> What is needed: Restating the data word for word is all that is required.

Record set Block Start

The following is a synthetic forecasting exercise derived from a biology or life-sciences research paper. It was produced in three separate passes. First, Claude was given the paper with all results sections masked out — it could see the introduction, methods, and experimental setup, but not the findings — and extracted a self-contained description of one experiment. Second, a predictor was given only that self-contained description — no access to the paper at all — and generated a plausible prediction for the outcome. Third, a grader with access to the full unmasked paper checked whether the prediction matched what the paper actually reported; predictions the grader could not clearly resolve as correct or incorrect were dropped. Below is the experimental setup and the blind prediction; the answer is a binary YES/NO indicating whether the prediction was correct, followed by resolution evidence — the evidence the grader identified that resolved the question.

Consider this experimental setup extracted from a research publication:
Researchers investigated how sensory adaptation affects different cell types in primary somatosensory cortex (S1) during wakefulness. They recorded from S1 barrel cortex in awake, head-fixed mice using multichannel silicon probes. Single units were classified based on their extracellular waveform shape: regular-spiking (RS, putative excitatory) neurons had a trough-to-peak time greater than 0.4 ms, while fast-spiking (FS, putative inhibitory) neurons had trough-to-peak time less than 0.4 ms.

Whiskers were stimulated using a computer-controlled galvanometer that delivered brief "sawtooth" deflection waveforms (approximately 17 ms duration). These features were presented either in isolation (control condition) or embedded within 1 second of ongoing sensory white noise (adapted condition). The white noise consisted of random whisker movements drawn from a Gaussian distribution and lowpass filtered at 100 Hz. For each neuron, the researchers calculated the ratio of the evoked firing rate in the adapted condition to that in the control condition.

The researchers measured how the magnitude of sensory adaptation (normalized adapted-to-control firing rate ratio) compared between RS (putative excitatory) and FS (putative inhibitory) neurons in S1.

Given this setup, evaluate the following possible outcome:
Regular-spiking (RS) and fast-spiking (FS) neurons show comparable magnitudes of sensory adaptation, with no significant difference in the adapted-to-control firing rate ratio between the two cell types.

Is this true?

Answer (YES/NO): NO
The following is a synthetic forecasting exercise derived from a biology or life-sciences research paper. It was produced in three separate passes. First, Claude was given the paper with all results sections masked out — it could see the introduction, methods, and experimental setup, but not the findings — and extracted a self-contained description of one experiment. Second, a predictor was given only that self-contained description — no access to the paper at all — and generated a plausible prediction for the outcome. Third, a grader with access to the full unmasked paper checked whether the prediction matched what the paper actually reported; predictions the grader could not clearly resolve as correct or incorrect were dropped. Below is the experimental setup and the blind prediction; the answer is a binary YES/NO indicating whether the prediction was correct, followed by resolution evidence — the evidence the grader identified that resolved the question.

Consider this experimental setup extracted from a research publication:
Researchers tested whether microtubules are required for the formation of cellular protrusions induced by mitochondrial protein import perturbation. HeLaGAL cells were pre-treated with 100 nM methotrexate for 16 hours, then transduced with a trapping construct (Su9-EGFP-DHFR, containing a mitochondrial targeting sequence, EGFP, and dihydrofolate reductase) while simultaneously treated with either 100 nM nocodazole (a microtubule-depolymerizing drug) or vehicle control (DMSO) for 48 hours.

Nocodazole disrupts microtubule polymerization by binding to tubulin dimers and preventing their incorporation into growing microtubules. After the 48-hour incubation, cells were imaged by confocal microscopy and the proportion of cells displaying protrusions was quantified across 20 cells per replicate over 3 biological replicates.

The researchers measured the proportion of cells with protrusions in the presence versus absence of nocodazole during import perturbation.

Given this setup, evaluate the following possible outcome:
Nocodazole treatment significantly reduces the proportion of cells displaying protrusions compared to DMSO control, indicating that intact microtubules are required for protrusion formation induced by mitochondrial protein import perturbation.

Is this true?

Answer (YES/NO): YES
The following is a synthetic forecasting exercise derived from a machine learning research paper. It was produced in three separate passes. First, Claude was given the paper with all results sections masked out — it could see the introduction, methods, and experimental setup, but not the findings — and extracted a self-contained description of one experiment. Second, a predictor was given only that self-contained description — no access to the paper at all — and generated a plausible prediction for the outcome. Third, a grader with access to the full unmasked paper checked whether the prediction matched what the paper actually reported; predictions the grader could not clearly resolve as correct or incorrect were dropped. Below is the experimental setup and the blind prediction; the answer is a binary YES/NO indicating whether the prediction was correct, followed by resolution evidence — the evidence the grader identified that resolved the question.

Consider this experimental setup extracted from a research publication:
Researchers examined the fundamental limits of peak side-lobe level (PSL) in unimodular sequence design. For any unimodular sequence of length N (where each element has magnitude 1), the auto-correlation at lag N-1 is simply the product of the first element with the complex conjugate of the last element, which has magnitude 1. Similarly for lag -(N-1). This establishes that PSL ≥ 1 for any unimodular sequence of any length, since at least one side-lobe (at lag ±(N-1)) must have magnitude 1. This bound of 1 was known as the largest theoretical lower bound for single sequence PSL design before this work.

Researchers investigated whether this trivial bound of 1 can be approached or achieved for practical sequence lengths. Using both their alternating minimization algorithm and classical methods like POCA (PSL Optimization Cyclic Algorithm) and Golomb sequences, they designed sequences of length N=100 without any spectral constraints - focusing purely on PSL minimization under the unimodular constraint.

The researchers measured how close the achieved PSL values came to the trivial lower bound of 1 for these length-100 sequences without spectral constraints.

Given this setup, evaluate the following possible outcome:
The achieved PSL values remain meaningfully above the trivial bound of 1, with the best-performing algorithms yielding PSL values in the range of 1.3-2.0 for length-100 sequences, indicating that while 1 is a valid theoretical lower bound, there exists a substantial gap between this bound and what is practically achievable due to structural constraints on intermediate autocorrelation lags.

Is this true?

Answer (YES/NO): NO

Record set Block End

> Solution for this task:
The following is a synthetic forecasting exercise derived from a biology or life-sciences research paper. It was produced in three separate passes. First, Claude was given the paper with all results sections masked out — it could see the introduction, methods, and experimental setup, but not the findings — and extracted a self-contained description of one experiment. Second, a predictor was given only that self-contained description — no access to the paper at all — and generated a plausible prediction for the outcome. Third, a grader with access to the full unmasked paper checked whether the prediction matched what the paper actually reported; predictions the grader could not clearly resolve as correct or incorrect were dropped. Below is the experimental setup and the blind prediction; the answer is a binary YES/NO indicating whether the prediction was correct, followed by resolution evidence — the evidence the grader identified that resolved the question.

Consider this experimental setup extracted from a research publication:
Researchers investigated how sensory adaptation affects different cell types in primary somatosensory cortex (S1) during wakefulness. They recorded from S1 barrel cortex in awake, head-fixed mice using multichannel silicon probes. Single units were classified based on their extracellular waveform shape: regular-spiking (RS, putative excitatory) neurons had a trough-to-peak time greater than 0.4 ms, while fast-spiking (FS, putative inhibitory) neurons had trough-to-peak time less than 0.4 ms.

Whiskers were stimulated using a computer-controlled galvanometer that delivered brief "sawtooth" deflection waveforms (approximately 17 ms duration). These features were presented either in isolation (control condition) or embedded within 1 second of ongoing sensory white noise (adapted condition). The white noise consisted of random whisker movements drawn from a Gaussian distribution and lowpass filtered at 100 Hz. For each neuron, the researchers calculated the ratio of the evoked firing rate in the adapted condition to that in the control condition.

The researchers measured how the magnitude of sensory adaptation (normalized adapted-to-control firing rate ratio) compared between RS (putative excitatory) and FS (putative inhibitory) neurons in S1.

Given this setup, evaluate the following possible outcome:
Regular-spiking (RS) and fast-spiking (FS) neurons show comparable magnitudes of sensory adaptation, with no significant difference in the adapted-to-control firing rate ratio between the two cell types.

Is this true?

Answer (YES/NO): NO
The following is a synthetic forecasting exercise derived from a biology or life-sciences research paper. It was produced in three separate passes. First, Claude was given the paper with all results sections masked out — it could see the introduction, methods, and experimental setup, but not the findings — and extracted a self-contained description of one experiment. Second, a predictor was given only that self-contained description — no access to the paper at all — and generated a plausible prediction for the outcome. Third, a grader with access to the full unmasked paper checked whether the prediction matched what the paper actually reported; predictions the grader could not clearly resolve as correct or incorrect were dropped. Below is the experimental setup and the blind prediction; the answer is a binary YES/NO indicating whether the prediction was correct, followed by resolution evidence — the evidence the grader identified that resolved the question.

Consider this experimental setup extracted from a research publication:
Researchers tested whether microtubules are required for the formation of cellular protrusions induced by mitochondrial protein import perturbation. HeLaGAL cells were pre-treated with 100 nM methotrexate for 16 hours, then transduced with a trapping construct (Su9-EGFP-DHFR, containing a mitochondrial targeting sequence, EGFP, and dihydrofolate reductase) while simultaneously treated with either 100 nM nocodazole (a microtubule-depolymerizing drug) or vehicle control (DMSO) for 48 hours.

Nocodazole disrupts microtubule polymerization by binding to tubulin dimers and preventing their incorporation into growing microtubules. After the 48-hour incubation, cells were imaged by confocal microscopy and the proportion of cells displaying protrusions was quantified across 20 cells per replicate over 3 biological replicates.

The researchers measured the proportion of cells with protrusions in the presence versus absence of nocodazole during import perturbation.

Given this setup, evaluate the following possible outcome:
Nocodazole treatment significantly reduces the proportion of cells displaying protrusions compared to DMSO control, indicating that intact microtubules are required for protrusion formation induced by mitochondrial protein import perturbation.

Is this true?

Answer (YES/NO): YES
The following is a synthetic forecasting exercise derived from a machine learning research paper. It was produced in three separate passes. First, Claude was given the paper with all results sections masked out — it could see the introduction, methods, and experimental setup, but not the findings — and extracted a self-contained description of one experiment. Second, a predictor was given only that self-contained description — no access to the paper at all — and generated a plausible prediction for the outcome. Third, a grader with access to the full unmasked paper checked whether the prediction matched what the paper actually reported; predictions the grader could not clearly resolve as correct or incorrect were dropped. Below is the experimental setup and the blind prediction; the answer is a binary YES/NO indicating whether the prediction was correct, followed by resolution evidence — the evidence the grader identified that resolved the question.

Consider this experimental setup extracted from a research publication:
Researchers examined the fundamental limits of peak side-lobe level (PSL) in unimodular sequence design. For any unimodular sequence of length N (where each element has magnitude 1), the auto-correlation at lag N-1 is simply the product of the first element with the complex conjugate of the last element, which has magnitude 1. Similarly for lag -(N-1). This establishes that PSL ≥ 1 for any unimodular sequence of any length, since at least one side-lobe (at lag ±(N-1)) must have magnitude 1. This bound of 1 was known as the largest theoretical lower bound for single sequence PSL design before this work.

Researchers investigated whether this trivial bound of 1 can be approached or achieved for practical sequence lengths. Using both their alternating minimization algorithm and classical methods like POCA (PSL Optimization Cyclic Algorithm) and Golomb sequences, they designed sequences of length N=100 without any spectral constraints - focusing purely on PSL minimization under the unimodular constraint.

The researchers measured how close the achieved PSL values came to the trivial lower bound of 1 for these length-100 sequences without spectral constraints.

Given this setup, evaluate the following possible outcome:
The achieved PSL values remain meaningfully above the trivial bound of 1, with the best-performing algorithms yielding PSL values in the range of 1.3-2.0 for length-100 sequences, indicating that while 1 is a valid theoretical lower bound, there exists a substantial gap between this bound and what is practically achievable due to structural constraints on intermediate autocorrelation lags.

Is this true?

Answer (YES/NO): NO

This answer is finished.